The third beat ‘em up my friend and I played through recently was Golden Axe. Like the Streets of Rage games we played beforehand, it was developed and published by Sega, although Golden Axe was released as an arcade game before being ported to the Sega Genesis, the version we played.
Whereas Streets of Rage was set in an eighties or nineties version of a corrupted city, Golden Axe is set in medieval times. The three playable characters set out to rescue the king and princess who has been kidnapped by an evil ne’er-do-well named Death Adder. The plot is typical of the setting, as are the playable characters, a barbarian named Ax Battler, an Amazon named Tyris Flare, and a dwarf named Gillius Thunderhead. Unlike the plots in the Streets of Rage games where they appeared only as text at the beginning and ends, there are story bits between each level in Golden Axe, marking the progress the warriors make.
Throughout the levels my friend and I were attacked by Death Adder’s henchmen. The setting of Golden Axe allowed for the enemies to be more varied compared to Streets of Rage, although there were many who were the same model, just different statistics and a different color. Most of the bosses were repeated throughout the game and towards the end they used unfair tactics, such as the final boss’ proclivity to knocking us down and zapping us with magic, taking two of our health bars in one swoop.

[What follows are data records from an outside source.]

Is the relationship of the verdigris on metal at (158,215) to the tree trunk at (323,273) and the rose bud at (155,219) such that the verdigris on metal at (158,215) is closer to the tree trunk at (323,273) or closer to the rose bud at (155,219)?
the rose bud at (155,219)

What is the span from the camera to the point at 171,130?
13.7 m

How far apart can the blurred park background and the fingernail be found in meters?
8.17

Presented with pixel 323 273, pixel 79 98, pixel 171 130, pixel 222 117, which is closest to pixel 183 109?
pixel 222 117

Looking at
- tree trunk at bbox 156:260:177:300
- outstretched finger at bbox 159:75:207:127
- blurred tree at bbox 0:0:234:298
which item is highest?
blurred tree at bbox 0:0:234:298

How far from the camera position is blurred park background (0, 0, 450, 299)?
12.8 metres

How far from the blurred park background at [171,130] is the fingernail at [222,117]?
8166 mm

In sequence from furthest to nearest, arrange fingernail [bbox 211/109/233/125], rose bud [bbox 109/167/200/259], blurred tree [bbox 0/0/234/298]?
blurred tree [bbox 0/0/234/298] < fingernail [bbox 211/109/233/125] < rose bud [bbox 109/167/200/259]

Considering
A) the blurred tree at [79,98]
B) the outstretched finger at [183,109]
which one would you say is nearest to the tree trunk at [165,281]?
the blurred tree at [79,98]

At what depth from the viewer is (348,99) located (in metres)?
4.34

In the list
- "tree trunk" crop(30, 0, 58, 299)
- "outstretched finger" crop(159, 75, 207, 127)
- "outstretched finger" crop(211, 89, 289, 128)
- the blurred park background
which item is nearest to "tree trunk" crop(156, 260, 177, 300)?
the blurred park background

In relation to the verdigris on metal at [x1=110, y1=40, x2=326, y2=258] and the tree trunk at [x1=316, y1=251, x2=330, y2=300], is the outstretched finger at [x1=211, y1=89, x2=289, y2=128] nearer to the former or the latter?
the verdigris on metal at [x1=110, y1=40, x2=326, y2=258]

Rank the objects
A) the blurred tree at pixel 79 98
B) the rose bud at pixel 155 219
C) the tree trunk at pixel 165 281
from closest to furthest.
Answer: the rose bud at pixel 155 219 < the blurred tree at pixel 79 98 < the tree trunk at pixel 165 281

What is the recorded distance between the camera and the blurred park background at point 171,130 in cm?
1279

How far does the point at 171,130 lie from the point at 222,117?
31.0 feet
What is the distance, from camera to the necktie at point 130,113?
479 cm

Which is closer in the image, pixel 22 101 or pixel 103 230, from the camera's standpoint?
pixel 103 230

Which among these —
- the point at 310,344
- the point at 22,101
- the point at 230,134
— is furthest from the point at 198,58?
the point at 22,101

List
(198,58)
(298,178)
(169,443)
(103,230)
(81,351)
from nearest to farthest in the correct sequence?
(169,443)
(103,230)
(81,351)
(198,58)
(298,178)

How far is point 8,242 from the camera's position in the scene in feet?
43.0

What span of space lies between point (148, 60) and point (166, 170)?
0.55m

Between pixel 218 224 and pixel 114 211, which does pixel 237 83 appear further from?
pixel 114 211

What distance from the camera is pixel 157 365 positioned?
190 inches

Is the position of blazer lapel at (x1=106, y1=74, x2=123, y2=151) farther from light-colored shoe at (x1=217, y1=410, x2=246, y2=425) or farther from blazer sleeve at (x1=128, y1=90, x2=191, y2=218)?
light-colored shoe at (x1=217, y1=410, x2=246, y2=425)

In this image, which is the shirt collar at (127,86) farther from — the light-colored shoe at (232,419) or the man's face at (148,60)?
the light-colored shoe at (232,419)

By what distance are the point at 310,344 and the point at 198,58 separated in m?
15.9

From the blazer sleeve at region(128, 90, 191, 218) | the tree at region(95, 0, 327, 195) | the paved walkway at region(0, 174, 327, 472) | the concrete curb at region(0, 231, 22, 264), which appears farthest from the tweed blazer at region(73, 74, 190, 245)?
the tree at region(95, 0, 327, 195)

And this brings me to my complaint about Golden Axe. Golden Axewas super tough, even playing on easy my friend and I had a difficult time getting to the seventh stage (eight stages total) and we eventually used a cheat code to skip levels. I normally would want to attempt completing a game without the use of cheat codes, but it seemed like we didn’t have a shot.
With combos, we could get up to five hits in on an enemy, but it was difficult lining up correctly to do so. And I personally felt like I wasn’t getting enough response after hitting the attack button. I’m not sure exactly why I felt this way, perhaps it was the sound design of the hits, they sounded peculiar, not what I would expect from a metal weapon, or perhaps because I didn’t enjoy the sluggish character movement.
Rather than having a single health bar that depletes in differing amounts depending on the strength of attacks, my friend and I were instead given a health bar that consisted of what turned out to be three hits or combos. This made it feel like we had less of a shot just because we couldn’t take a lot of damage, couple that with the enemies’ ability to keep you in their combo if hit and it lead to frustration for both my friend and I.
But the most frustrating aspect for us was the difficulty of the final boss. We originally got to the seventh stage before losing our continues. We opted then to use a cheat code to select the final level and another to add nine continues. The final boss took an enormous amount of damage and he was able to evade the bulk of our attacks, and he had a little help with the aid of some invincible skeletons. Later on in the fight, he began using magic after knocking us down, taking out two of our health bars. He was difficult and we used plenty of continues but we ultimately conquered him and saved the king and princess.
Golden Axe was a mixed bag for me. A lot of the stages had a similar feel, but there were a few that had interesting settings, and they were fairly short which I liked. The soundtrack seemed meager, but the tracks present were phenomenal and I found myself humming them as we played, especially the first stage’s song. I appreciated having story bits throughout the game rather than at the beginning and ends. But I disliked the reuse of lack of standard enemy design and the similar looks of the majority of the stages. And more importantly, I disliked the way the game felt. It’s a hard concept to quantify but it is ultimately what made me like Golden Axe less than Streets of Rage and Streets of Rage 2. Golden Axe was equally filled with parts I liked and disliked and for that I recommend it only to those seeking out another beat ‘em up.